I was actually going to change that sentence, not so much because I am morally opposed to sarcasm, but because my point was unclear, but I forgot to. The point I was trying to make was how the sourcing of the papers at his "journal" is inconsistent with normal standards. Jones claimed that knowledge of these devices was widespread, but his only "academic" citation was a paper written, by no coincidence, in his own journal after he published his original paper. The paper he was citing, incidently, was not written by an expert in the field of demolitions, but by a lawyer.
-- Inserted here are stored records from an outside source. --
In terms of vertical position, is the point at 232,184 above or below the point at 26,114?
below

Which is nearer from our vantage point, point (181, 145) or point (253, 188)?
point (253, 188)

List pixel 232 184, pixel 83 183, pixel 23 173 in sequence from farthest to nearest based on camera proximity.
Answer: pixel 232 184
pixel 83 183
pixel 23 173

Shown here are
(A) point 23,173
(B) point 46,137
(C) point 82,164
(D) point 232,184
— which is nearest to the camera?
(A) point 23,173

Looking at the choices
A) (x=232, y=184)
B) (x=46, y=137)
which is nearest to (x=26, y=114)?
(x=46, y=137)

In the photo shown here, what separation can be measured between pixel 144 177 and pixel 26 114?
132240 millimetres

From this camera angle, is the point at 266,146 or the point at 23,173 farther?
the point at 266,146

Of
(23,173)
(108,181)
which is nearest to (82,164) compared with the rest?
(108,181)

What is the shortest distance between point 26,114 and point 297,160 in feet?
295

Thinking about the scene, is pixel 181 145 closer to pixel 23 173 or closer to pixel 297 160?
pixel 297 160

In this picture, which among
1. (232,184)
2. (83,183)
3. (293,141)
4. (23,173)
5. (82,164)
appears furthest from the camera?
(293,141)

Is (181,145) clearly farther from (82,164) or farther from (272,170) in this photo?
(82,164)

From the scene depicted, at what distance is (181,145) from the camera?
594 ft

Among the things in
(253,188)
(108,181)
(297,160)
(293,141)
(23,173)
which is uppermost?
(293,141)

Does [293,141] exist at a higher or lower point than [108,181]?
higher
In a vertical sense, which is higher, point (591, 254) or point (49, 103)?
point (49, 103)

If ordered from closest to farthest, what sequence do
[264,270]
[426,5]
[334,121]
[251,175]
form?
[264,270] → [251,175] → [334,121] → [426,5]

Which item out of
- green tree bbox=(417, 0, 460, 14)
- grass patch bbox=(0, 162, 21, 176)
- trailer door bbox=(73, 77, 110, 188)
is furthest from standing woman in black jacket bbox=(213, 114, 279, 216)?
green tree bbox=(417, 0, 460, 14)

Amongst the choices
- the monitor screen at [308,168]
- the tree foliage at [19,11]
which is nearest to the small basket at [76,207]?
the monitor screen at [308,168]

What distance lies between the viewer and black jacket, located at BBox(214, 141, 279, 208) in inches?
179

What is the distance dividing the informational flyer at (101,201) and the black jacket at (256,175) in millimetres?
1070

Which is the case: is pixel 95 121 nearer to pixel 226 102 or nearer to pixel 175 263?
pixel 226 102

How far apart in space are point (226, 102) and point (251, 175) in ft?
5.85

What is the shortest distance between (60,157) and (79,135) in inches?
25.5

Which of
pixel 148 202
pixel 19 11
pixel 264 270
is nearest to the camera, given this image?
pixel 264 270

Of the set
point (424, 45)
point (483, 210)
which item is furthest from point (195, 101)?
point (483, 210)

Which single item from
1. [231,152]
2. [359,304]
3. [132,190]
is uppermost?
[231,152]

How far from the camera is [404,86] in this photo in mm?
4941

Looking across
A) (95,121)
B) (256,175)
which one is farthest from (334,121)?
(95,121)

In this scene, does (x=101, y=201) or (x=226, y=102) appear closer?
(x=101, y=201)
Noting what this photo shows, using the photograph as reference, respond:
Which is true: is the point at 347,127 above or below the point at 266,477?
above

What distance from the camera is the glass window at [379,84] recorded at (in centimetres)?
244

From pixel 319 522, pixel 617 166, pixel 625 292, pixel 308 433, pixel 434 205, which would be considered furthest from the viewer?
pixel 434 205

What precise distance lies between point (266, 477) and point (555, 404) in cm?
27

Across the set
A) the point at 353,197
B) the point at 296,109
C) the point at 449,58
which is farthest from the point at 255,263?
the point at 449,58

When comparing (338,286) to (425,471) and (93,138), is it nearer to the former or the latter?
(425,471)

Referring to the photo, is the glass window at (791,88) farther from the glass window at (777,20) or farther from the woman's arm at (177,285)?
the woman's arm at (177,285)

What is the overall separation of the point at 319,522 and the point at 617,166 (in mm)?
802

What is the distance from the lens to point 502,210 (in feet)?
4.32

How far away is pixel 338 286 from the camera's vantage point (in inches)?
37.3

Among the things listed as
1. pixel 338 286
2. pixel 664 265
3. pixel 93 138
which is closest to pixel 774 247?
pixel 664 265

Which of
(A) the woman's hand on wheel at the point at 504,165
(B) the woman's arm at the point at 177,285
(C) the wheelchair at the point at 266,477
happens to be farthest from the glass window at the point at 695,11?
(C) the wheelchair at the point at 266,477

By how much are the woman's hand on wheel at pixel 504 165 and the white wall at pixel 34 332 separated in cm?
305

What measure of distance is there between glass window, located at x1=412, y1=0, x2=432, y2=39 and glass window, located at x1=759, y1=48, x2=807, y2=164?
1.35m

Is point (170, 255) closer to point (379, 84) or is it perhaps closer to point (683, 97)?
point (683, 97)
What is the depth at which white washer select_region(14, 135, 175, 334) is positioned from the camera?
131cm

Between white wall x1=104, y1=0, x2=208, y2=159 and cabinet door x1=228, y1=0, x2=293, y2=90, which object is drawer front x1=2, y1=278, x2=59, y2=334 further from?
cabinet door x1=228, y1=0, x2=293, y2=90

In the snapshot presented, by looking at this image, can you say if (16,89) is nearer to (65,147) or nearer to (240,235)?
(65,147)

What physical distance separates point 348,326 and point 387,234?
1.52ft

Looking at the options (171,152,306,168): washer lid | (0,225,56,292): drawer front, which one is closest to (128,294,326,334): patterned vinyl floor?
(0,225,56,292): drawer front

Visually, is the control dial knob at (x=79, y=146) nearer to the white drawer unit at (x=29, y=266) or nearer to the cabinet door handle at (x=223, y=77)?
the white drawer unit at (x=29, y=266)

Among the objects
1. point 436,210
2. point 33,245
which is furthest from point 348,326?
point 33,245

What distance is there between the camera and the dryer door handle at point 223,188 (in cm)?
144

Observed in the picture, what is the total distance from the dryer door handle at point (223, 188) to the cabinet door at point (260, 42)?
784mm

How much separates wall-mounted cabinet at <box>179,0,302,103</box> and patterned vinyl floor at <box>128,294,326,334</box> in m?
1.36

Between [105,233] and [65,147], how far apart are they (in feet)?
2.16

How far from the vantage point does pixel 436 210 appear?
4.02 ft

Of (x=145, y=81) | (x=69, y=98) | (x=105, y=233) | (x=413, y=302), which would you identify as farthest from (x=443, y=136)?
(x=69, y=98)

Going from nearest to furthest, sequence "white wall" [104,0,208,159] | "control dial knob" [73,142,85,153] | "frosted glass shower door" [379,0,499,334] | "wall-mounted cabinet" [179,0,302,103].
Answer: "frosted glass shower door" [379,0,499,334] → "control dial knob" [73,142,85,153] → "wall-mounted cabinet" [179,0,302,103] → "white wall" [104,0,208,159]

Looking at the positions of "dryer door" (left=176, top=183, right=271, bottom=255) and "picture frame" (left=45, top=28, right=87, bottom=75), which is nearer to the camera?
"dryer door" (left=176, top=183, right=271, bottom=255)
I am not, nor have I ever claimed to be a "scholar", but I am a grad student so I read a lot of academic papers, and they invariably go like this:

Research has shown that the primary driver of option value is the volatility of the underlying asset [Scholes, 1973], although the propensity to accept risk is also an important factor [Miller 2003].

With the footnotes referring to other academic works which have also gone through a review process and been generally accepted by experts in the field as authoritative. Occasionally they may also cite some other authority, such as a government report, or an article in an established media source. You don't just leave your claim freestanding, and then try and come up with justification for it after the fact though.

Not so for the "scholars" though. They will cite anything, from any source, under any circumstances. Often they will just cite something they don't even understand in hopes that will work out for them eventually. One common technique is just to pretend something is commonly accepted and understood, so they don't have to provide a reference for it. That technique will work for claims such as "Canada is located in North America", but for far out claims such as "Thermite is commonly used in building demolitions" or "The Pentagon is surrounded by automated anti-aircraft guns", it is bogus.

Not to mention their habit of citing such ridiculous sources as unsourced photos, photos which don't represent what they claim it does, neo-Nazi newspapers, websites set up by people with no particular authority, or YouTube videos of unknown origin. I am not saying that you can never source stuff from the Internet, I do all the time, but I don't claim that this is a "peer reviewed" blog, representing the highest in academic standards either.